28. April 2007 um 11:54
Das wäre sehr schade. Gerade die in der Grubenstraße mit den Knüppeln ist mir als ehemaligem Westbürger sehr ans Herz gewachsen. So was Gutes gibts nur hier!
30. April 2007 um 08:24
Es gibt EINEN echten Bäckerladen! Bäckerei Lehmann jenseits der Vorpommernbrücke. Die Brötchen dort sind noch handgemacht. Schweden- und Kuchenbrötchen … LECKER!

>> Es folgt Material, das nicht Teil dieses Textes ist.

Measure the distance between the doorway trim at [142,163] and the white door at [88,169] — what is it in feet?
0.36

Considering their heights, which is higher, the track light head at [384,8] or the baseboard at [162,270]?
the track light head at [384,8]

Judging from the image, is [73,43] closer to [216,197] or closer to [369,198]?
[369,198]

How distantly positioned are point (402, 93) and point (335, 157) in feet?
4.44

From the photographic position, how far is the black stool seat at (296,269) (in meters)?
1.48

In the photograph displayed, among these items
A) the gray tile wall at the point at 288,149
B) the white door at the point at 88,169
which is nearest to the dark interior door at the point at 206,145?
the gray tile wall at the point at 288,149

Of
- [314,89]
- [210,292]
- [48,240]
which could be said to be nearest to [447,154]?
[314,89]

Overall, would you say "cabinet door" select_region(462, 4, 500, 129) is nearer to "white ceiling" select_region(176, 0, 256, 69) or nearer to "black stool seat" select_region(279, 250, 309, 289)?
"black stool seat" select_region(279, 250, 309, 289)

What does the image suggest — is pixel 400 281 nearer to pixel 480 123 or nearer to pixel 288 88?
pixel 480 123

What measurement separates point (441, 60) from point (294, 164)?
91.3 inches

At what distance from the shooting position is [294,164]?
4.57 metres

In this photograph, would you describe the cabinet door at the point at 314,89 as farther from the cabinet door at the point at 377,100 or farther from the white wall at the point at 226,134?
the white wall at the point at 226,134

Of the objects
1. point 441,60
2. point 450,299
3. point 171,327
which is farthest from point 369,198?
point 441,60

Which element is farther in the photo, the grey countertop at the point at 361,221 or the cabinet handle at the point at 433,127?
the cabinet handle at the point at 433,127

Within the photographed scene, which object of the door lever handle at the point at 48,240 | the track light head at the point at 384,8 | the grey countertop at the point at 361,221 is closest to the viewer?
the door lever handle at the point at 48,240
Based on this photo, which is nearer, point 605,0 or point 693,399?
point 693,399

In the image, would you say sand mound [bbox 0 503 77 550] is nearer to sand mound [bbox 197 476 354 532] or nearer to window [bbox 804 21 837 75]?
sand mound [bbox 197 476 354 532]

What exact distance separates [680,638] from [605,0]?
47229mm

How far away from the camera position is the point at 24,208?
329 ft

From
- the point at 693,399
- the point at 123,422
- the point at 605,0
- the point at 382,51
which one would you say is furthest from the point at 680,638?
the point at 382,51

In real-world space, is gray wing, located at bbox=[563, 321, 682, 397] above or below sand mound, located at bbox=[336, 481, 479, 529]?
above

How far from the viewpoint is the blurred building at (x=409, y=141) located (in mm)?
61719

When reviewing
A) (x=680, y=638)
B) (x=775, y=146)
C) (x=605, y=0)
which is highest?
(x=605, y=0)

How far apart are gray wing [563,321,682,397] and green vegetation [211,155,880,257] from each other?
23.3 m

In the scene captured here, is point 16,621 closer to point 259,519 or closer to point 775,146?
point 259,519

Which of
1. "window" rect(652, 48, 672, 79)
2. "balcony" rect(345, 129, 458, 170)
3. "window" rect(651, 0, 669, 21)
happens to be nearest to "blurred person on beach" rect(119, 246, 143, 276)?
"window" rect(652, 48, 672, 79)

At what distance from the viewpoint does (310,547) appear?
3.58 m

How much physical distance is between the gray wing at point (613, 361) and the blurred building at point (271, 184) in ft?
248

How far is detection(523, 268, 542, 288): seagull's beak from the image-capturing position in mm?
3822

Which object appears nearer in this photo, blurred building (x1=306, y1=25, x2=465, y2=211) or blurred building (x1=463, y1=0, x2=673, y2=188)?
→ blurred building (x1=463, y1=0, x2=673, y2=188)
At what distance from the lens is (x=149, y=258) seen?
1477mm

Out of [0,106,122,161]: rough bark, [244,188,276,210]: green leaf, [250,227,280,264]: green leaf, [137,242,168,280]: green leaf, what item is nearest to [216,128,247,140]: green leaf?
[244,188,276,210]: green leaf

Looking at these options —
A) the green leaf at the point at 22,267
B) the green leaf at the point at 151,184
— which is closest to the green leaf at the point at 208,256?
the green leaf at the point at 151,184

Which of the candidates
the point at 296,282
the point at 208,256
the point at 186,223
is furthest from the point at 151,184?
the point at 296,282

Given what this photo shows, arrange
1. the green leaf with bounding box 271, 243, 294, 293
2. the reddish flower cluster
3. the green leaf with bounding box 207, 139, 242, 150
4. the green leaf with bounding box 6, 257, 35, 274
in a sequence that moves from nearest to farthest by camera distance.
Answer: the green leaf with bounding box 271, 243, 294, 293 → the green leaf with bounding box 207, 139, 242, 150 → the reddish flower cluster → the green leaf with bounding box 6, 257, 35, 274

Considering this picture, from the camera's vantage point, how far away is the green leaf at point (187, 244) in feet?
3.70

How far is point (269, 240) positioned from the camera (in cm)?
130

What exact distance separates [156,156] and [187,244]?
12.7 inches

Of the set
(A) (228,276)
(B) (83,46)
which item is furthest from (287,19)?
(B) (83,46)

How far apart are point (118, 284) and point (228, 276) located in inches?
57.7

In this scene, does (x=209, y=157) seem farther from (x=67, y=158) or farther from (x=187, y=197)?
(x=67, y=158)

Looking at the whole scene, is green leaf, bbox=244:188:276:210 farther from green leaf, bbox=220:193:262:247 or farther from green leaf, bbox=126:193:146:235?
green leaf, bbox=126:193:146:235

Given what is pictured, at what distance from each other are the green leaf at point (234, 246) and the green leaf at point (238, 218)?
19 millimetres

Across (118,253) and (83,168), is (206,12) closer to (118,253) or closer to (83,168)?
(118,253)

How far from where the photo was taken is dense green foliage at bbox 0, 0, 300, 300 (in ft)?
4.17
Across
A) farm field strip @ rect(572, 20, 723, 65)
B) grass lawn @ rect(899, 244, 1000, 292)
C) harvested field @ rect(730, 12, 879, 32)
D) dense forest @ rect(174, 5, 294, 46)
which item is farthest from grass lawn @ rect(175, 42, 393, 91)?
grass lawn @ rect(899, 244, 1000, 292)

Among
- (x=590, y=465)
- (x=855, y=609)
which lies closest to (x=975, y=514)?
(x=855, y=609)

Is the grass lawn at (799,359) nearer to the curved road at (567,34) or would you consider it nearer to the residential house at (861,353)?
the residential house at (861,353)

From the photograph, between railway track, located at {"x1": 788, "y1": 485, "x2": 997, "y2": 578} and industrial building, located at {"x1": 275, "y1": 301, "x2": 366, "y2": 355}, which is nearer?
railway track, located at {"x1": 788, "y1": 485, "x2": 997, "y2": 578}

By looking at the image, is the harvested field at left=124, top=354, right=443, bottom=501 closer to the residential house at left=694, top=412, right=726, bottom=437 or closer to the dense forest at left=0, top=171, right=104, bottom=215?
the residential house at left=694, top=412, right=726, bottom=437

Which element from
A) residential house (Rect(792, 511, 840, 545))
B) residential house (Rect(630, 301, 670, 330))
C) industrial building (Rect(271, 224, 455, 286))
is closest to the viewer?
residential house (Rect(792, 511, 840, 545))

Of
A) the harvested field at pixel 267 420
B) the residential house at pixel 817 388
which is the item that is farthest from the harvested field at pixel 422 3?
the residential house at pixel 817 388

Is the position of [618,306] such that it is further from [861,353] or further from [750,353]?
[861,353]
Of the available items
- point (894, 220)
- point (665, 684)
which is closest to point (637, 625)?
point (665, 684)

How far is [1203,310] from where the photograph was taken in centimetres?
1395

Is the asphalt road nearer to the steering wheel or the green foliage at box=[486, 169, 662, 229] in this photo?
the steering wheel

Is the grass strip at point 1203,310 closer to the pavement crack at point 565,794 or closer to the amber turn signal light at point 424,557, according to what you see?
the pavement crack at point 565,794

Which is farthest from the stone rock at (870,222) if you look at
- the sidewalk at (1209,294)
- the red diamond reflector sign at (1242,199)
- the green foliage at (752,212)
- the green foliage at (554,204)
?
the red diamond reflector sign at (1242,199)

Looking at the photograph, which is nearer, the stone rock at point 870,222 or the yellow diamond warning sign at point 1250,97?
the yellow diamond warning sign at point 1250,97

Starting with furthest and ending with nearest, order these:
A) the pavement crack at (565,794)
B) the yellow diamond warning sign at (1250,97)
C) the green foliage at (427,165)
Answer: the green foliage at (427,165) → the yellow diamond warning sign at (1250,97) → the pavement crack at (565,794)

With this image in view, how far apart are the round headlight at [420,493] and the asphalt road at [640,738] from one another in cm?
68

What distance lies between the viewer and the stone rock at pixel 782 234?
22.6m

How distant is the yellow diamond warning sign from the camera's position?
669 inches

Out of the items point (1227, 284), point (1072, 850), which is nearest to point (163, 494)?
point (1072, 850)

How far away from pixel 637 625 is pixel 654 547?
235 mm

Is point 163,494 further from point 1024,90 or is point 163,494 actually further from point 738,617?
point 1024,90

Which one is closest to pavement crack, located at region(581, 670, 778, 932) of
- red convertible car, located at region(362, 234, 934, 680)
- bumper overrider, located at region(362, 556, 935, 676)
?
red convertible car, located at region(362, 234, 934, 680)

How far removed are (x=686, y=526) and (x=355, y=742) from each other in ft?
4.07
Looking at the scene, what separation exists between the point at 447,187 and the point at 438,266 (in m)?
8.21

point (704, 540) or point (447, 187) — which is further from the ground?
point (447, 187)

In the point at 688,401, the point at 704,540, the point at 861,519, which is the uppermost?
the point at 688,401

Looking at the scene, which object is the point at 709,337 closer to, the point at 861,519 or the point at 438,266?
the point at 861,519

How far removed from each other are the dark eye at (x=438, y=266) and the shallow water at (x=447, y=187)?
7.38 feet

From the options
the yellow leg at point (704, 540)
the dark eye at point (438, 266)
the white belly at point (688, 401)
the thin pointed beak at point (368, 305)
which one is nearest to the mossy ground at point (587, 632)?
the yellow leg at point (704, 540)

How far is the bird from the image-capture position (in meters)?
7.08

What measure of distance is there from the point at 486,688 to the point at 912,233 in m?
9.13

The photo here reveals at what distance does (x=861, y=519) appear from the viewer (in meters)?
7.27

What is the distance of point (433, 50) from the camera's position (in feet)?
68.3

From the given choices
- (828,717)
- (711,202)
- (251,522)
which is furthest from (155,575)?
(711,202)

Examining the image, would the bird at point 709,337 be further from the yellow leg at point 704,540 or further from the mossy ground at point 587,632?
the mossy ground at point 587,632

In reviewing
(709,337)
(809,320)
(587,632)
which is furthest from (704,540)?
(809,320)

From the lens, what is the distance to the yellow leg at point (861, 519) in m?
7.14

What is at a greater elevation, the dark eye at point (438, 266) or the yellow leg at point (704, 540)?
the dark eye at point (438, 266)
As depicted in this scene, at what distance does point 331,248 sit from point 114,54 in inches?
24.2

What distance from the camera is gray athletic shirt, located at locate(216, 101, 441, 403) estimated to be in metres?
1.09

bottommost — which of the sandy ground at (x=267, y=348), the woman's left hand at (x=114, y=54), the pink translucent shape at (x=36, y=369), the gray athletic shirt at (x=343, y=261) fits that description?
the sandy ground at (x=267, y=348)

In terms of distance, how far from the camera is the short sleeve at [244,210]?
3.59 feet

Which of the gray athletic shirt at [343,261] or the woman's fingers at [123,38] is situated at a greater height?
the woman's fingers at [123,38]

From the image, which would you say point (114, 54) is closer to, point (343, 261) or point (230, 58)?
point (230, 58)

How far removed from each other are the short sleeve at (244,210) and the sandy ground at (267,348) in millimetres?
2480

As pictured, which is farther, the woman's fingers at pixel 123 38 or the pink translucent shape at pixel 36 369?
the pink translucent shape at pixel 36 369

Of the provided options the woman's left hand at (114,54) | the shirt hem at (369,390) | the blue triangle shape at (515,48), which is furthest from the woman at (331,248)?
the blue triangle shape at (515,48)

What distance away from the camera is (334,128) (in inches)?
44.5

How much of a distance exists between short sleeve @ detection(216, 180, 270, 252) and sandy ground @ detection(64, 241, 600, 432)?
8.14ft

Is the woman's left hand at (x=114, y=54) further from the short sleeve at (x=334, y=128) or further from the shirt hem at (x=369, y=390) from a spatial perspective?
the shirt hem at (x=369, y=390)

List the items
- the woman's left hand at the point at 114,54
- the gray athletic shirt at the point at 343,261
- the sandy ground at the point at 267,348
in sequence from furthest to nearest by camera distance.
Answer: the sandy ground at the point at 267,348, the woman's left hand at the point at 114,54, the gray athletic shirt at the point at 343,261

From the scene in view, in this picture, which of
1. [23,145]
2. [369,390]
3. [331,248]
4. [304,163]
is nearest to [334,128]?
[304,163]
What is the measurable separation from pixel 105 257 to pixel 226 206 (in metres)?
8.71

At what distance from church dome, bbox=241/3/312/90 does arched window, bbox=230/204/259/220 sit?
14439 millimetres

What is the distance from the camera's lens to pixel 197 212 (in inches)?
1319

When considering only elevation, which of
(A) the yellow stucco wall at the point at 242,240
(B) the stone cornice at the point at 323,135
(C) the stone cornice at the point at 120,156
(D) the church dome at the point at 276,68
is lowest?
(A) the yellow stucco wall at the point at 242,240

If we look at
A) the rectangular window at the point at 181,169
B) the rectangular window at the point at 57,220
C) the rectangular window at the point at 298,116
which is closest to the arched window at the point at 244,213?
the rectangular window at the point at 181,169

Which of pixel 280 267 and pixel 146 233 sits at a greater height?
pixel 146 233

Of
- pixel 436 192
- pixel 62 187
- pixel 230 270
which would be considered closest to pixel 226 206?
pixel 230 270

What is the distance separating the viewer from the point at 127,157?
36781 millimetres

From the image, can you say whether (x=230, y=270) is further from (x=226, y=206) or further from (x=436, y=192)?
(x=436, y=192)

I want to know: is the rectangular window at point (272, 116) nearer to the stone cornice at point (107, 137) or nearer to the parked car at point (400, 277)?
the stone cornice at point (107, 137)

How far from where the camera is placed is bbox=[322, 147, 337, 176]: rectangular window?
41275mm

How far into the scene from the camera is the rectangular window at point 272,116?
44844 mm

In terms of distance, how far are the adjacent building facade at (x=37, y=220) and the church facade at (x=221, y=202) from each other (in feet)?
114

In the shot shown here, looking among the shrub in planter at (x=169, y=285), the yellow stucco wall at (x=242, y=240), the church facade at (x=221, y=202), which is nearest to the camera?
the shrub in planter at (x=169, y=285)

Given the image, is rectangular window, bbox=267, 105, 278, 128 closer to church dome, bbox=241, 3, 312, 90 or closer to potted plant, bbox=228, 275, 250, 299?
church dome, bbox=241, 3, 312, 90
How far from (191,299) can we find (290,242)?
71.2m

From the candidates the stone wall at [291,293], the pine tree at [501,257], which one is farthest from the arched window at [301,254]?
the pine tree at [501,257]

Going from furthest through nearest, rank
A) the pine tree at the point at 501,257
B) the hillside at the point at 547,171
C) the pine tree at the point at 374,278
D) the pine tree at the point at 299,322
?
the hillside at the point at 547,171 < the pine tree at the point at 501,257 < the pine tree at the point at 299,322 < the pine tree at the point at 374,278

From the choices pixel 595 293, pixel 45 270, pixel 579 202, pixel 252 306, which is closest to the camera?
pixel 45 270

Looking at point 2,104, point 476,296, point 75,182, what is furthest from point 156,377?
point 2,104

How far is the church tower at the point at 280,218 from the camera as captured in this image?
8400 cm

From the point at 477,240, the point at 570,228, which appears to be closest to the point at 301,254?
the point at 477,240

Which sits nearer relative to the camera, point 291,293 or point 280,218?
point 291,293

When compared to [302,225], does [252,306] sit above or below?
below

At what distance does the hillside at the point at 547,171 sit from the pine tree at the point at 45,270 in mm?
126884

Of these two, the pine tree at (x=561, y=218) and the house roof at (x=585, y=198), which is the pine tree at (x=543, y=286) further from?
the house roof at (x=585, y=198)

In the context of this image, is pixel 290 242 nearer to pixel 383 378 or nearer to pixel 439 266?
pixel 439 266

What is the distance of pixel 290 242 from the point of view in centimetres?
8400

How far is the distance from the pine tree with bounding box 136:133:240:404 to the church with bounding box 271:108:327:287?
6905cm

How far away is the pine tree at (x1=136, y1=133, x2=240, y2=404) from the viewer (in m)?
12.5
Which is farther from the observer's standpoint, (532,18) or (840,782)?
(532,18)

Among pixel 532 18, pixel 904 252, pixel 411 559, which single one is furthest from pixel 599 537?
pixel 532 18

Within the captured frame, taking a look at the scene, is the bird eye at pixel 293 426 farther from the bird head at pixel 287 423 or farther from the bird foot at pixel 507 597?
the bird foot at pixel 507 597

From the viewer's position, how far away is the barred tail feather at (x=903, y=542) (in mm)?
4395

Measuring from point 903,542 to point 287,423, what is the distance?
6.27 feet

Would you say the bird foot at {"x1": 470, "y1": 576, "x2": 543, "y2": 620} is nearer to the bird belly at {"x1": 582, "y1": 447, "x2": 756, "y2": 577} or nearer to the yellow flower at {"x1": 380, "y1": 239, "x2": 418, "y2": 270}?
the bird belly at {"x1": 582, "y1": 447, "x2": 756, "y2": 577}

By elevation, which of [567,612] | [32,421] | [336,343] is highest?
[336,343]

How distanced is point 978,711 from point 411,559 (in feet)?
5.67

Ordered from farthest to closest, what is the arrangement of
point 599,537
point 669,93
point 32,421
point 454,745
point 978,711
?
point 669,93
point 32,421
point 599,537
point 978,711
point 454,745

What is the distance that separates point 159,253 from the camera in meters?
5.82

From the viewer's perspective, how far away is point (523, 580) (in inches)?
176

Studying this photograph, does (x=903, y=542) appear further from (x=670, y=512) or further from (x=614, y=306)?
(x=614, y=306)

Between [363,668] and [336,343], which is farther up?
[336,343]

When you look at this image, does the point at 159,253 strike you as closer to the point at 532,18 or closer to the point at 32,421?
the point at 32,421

Ich verrate aber nicht, wo ihr ihn findet. Soll ja schließlich ein Geheimtipp sein.
30. April 2007 um 13:13
@ Gunnar – meinen wir den gleichen?
30. April 2007 um 13:25
@ Niemandsagtnichts: Nee nee, Du meinst den Bäcker auf der anderen Straßenseite. Wenn Du wüßtest, womit der noch seine Brötchen verdient … . Aber auch das sollte lieber ein Geheimtipp bleiben.
30. April 2007 um 14:43
@ Nsn: Du meinst den etwa auch?
30. April 2007 um 14:55
Achso … und zum Thema Frisuren wieder meine Lieblingsseite:
http://www.fiese-scheitel.de
2. Mai 2007 um 06:38
Aha, da verdient ein Bäcker nebenher durch etwas Unaussprechliches:
a) Zwangsprostitution an Bäckereifachverkäuferinnen.
b) Ostfetisch: Ton-Steine-Scherben-Einläufe in NVA-Uniform.
c) Handel mit aufgepumpten Westbrötchen.